Honestly, I can’t remember whether I found this in a charity shop or whether my mother gave it to me. I have the lovely red cover edition with the line drawings. It certainly helped me to get past the unusual premise and give the story a chance.
The Inside the Book
Someone keeps leaving cups of tea all over Maud’s house. And for some reason her cupboards are full of tinned peaches. It’s all very strange but she’s struggling to remember. One thing is certain though: her friend Elizabeth is missing and no matter what anyone says, Maud is going to find her.
Maud has dementia, making her a fascinating but terribly unreliable narrator. In the present, her friend Elizabeth is missing (she knows because she went to her house and she wasn’t there so she wrote it down on a piece of paper so that she wouldn’t forget).
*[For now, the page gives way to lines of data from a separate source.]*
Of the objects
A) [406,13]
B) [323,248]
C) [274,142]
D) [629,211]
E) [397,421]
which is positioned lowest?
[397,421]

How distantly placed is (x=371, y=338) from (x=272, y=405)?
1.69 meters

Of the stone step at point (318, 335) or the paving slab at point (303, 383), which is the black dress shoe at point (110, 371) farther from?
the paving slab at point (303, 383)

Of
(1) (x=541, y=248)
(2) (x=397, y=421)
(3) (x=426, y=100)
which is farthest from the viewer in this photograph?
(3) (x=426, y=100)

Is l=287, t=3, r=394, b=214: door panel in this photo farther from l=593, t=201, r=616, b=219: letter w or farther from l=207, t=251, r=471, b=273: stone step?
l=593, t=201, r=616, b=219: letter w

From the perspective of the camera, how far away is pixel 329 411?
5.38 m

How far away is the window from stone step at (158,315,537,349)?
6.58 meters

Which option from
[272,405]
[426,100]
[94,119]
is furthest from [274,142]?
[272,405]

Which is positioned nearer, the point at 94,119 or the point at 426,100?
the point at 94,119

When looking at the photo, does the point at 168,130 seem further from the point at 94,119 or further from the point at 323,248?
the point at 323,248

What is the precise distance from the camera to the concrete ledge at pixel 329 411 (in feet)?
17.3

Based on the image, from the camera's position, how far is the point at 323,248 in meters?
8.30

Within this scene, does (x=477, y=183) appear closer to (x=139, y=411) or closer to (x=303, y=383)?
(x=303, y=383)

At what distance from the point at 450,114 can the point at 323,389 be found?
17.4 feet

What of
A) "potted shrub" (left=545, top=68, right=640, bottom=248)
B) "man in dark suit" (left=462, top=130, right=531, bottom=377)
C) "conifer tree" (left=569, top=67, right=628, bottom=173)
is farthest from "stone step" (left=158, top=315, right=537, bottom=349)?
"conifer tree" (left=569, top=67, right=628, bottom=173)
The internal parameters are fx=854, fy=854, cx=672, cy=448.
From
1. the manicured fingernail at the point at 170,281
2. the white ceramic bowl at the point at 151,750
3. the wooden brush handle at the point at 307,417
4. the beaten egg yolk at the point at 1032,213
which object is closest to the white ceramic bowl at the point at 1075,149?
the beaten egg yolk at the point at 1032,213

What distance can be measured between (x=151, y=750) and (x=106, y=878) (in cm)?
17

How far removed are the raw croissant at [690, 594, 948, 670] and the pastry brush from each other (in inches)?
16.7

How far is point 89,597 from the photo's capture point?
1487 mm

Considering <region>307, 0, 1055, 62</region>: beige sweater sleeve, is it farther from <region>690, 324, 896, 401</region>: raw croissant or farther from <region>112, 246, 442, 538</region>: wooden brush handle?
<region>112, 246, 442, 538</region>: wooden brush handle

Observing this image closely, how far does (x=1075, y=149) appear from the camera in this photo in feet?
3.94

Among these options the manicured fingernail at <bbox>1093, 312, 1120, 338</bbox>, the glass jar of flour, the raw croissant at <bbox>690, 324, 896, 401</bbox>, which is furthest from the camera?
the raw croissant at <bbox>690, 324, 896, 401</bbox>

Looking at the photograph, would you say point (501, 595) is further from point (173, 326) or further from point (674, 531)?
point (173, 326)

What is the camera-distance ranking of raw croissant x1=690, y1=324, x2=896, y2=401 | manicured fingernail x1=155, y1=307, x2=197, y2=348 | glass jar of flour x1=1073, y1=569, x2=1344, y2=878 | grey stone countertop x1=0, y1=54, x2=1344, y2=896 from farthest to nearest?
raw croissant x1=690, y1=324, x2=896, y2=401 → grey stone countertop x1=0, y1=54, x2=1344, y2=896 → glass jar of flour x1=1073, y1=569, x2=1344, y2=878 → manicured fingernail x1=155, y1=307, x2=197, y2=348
She’s as obsessed with Elizabeth’s fate as she is with where the marrows are supposed to be planted.
The story revolves around Maud’s search for her friend whilst around her, her family struggle to look after her and to adapt to her changing condition. The narrative jumps backwards and forwards (the memories triggered by events in the present) from Maud’s search for Elizabeth to her own sister’s unsolved disappearance several decades ago.
Emma Healey’s decision to tell the story from Maud’s point of view provides a sad but interesting insight into the mind of a dementia sufferer and their struggle to understand when and where they are. She makes the main character sympathetic but not pitiful and the sometimes confused voice of the narrator makes the mystery all the more gripping as the reader tries to sort through what is memory, what is Maud’s attempt to understand her surroundings, and what is actually happening.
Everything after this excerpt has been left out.